Had a look at the rating plate on on the van this morn and it shows the following figures

4000
6500
1. 2100
2. 2400

Please explain please.

I also had the van on a weigh ridge and it came out at 3760. I have read on here soemwhere that you should weigh both axles but the guy said it was not possible for him to do this.


----------



## 91502 (May 1, 2005)

Hi
You maximum weight with all passengers water, fuel etc aboard is 4000kg.
Your Train weight MH+trailer is 6500kg
Front axel 2100kg
Rear axel 2400kg

So in current trim (as it stood on the weigh bridge) you have 240kg to play with.

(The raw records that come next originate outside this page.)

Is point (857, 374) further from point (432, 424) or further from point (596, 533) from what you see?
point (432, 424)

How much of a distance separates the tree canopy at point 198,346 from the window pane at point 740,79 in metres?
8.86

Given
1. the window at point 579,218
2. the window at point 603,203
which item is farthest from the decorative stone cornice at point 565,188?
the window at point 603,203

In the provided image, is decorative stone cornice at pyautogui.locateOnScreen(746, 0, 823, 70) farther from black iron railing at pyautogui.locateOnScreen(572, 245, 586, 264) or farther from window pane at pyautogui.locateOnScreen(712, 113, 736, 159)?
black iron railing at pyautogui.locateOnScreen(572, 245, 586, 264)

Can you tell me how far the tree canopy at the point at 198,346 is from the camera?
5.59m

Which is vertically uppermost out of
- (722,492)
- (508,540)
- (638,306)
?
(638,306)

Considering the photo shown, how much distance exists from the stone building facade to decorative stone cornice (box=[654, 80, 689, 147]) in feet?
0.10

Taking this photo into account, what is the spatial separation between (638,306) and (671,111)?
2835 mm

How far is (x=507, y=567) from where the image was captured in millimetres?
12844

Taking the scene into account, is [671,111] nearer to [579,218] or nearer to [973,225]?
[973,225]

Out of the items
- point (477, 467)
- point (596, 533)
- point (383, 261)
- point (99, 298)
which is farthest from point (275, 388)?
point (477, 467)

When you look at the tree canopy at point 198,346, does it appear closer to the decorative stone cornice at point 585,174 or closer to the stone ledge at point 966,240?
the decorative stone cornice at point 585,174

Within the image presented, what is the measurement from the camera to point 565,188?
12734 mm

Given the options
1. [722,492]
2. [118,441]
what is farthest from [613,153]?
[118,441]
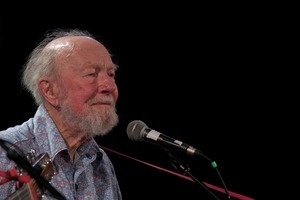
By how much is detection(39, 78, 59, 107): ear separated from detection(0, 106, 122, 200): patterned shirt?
0.19ft

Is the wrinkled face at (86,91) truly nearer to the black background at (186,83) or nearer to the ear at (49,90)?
the ear at (49,90)

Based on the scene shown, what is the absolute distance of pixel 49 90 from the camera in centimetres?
212

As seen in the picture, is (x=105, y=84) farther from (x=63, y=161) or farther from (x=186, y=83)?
(x=186, y=83)

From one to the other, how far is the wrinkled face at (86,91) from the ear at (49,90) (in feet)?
0.11

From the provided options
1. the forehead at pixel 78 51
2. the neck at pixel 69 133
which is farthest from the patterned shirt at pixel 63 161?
the forehead at pixel 78 51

Some cannot or won't do separate axel weights but you should check to make sure.

James

PS does your licence cover you for over 3500kg?


----------



## Techno100 (May 8, 2010)

4000 is your gross weight 

1 is the maximum allowable weight on front axle
2 is the maximum allowable weight on rear axle
The sum of your axles must not exceed 4000kg

The other figure is you maximum train weight your van plus trailer


----------



## philoaks (Sep 2, 2008)

Total permitted weight of vehicle is 4000kg

Total permitted train weight (van + trailer) is 6500kg

Maximum permitted weight on front axle is 2100kg

Maximum permitted weight on rear axle is 2400kg

It should be possible to get a fairly accurate individual axle weight by driving onto the weighbridge and stopping with the front wheels on and the back wheels just off. Then drive forward until the front wheels are just off and the back wheels are on.

Edit: Clearly I don't type quickly enough :lol:


----------



## ThePrisoner (Jan 13, 2009)

Thanks for all your replies. As usual, all very helpful.

James.....I have the category on my licence to drive this weight. Passed my test many moons ago.


----------



## Techno100 (May 8, 2010)

Given the weight of 1 and 2 you should be able to up plate your van quite easily. Do you have 225 75 16 tyres?


----------